A 71-year-old male presented to the insured with a history of significant and long-standing vision loss in the left eye due to cataracts and a prior inflammatory process. Visual acuity was count fingers in the left eye and 20/25 in the right eye. The patient gave a history of arthritis, thus the insured checked for symptoms of giant cell arteritis and found none, although this was not documented in the chart. Upon further questioning, it was determined that the patient did have a prior history of iritis. An elevated choroidal lesion was noted in the right eye, suggesting possibly a primary choroidal melanoma or metastatic lesion to the eye. The insured recommended a B-scan and referred the patient to an internist with a subspecialty in oncology. An appointment was made with the internist for the following day, but the patient failed to keep the appointment and did not return to the insured.
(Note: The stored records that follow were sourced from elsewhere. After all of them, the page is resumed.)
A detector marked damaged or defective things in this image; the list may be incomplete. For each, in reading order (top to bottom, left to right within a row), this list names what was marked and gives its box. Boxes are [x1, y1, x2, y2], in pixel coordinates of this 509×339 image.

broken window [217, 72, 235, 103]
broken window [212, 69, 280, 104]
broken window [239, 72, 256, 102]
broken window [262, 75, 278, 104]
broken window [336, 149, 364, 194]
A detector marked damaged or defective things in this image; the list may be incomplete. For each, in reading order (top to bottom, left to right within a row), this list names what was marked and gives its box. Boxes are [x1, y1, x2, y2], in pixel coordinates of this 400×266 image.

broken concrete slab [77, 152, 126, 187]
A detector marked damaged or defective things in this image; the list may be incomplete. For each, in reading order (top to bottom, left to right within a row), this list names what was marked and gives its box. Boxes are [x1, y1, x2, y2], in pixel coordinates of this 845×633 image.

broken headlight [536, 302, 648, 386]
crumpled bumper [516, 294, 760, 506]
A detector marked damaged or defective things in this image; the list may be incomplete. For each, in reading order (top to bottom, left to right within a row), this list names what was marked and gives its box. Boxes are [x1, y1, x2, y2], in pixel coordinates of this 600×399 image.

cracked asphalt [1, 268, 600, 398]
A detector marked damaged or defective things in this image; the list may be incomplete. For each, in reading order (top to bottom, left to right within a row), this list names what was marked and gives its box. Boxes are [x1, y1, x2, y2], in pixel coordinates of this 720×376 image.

A month later, the patient was admitted to the hospital for a psychiatric evaluation and diagnosed with delusional paranoid schizophrenia. Two weeks after the patient’s admission to the hospital, an ophthalmic consult was obtained. The diagnosis was bilateral blindness due to prior retinal detachments. The patient returned to the insured one week after being discharged from the hospital with NLP bilaterally. The insured noted that the optic nerves were pale bilaterally and ordered a sedimentation rate. She referred the patient to a rheumatologist who confirmed the diagnosis of giant cell arteritis by temporal biopsy. The patient eventually lost complete sight in both eyes and sued the insured ophthalmologist, the hospital, the admitting psychiatrist and internist, and the ophthalmologist who saw the patient in the hospital.

Analysis

The central issue in this case was whether the insured should have made the diagnosis of arteritis earlier. Defense experts opined that the insured could not have diagnosed giant cell arteritis at the time of the patient’s first office visit because of the lack of clinical findings. The optic nerve appeared normal at the time and no vascular abnormalities were present in either eye to suggest vasculitis. Additionally, there was nothing in the patient’s history to suggest a diagnosis of giant cell arteritis. Furthermore, the defense argued, the patient’s own failure to follow-up with the referrals made by the insured contributed to the delay in diagnosis.
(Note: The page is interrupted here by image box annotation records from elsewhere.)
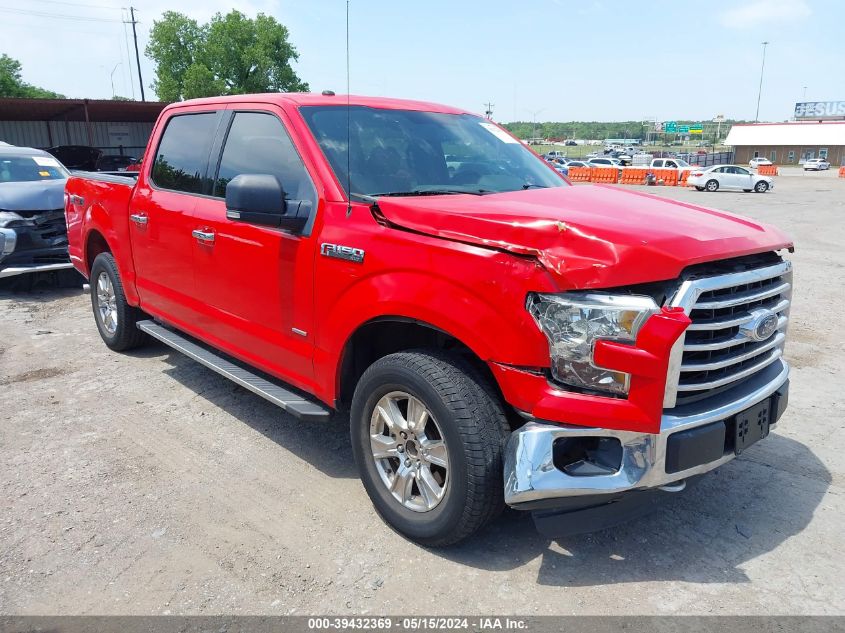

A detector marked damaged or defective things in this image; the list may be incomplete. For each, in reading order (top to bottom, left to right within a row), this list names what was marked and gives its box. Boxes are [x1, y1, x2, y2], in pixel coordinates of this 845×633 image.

crumpled hood [0, 179, 66, 214]
damaged vehicle [0, 147, 75, 280]
crumpled hood [374, 184, 792, 290]
damaged vehicle [64, 94, 792, 544]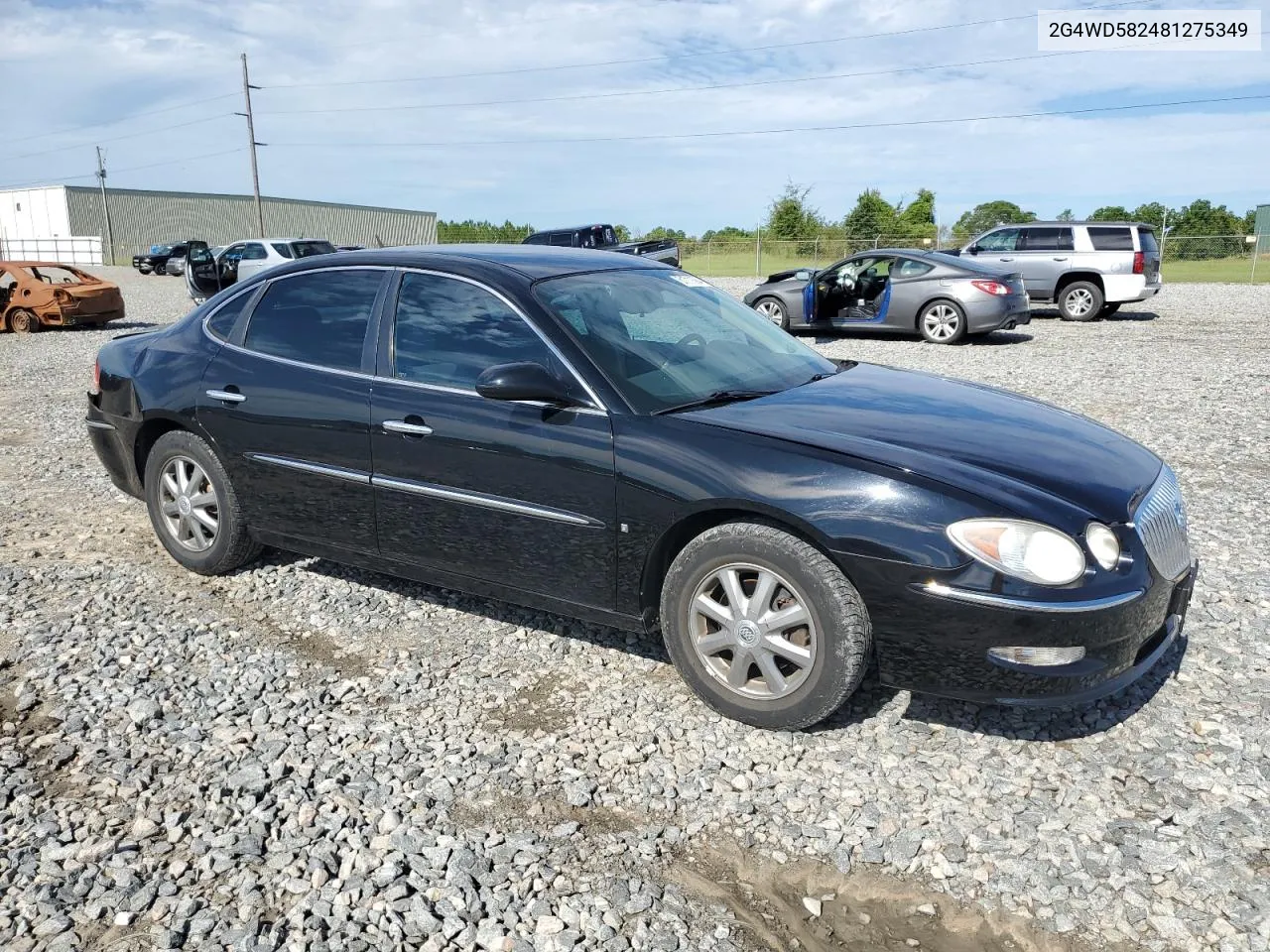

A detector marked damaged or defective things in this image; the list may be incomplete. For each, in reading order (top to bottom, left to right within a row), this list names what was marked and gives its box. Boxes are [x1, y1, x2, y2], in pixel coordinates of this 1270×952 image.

damaged car [0, 262, 125, 332]
rusted car body [0, 262, 126, 332]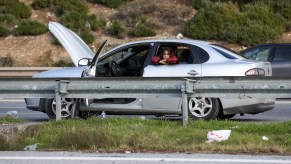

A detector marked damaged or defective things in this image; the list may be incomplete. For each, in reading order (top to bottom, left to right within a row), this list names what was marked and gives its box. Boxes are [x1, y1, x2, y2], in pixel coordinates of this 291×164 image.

detached wheel [44, 98, 79, 120]
detached wheel [188, 97, 220, 120]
The plaintiff’s experts as well as the codefendants’ experts argued that there was evidence of arteritis at the time of the patient’s first office visit and that had the insured ordered a sedimentation rate at that visit, the patient’s visual loss could have been prevented.

Risk Management Principles

This was a complex case with potentially high damages, and as often occurs when more than one defendant is involved, finger pointing became common during the trial. Unfortunately, when defendants fight among themselves and otherwise behave unprofessionally, jurors tend to believe that all the defendants are liable.

During the trial, while each of the other four codefendants criticized the OMIC insured and each other, the insured refused to cast blame and continued to focus on her own treatment of the patient in her testimony. Even when she had the opportunity to criticize the patient for not following her recommendations and referrals, the insured defended the patient’s right to refuse further testing and follow-up treatment. But in doing so, she said, the patient forfeited his right to blame the physician for a resulting delay in diagnosis.

It was this steadfast refusal to blame others and to pursue the case on the merits of whether there was in fact a breach in the standard of care that resulted in the insured being the only one of the five codefendants to be given a defense verdict. The other four codefendants, as well as the plaintiff, were assessed a portion of liability in the final judgment.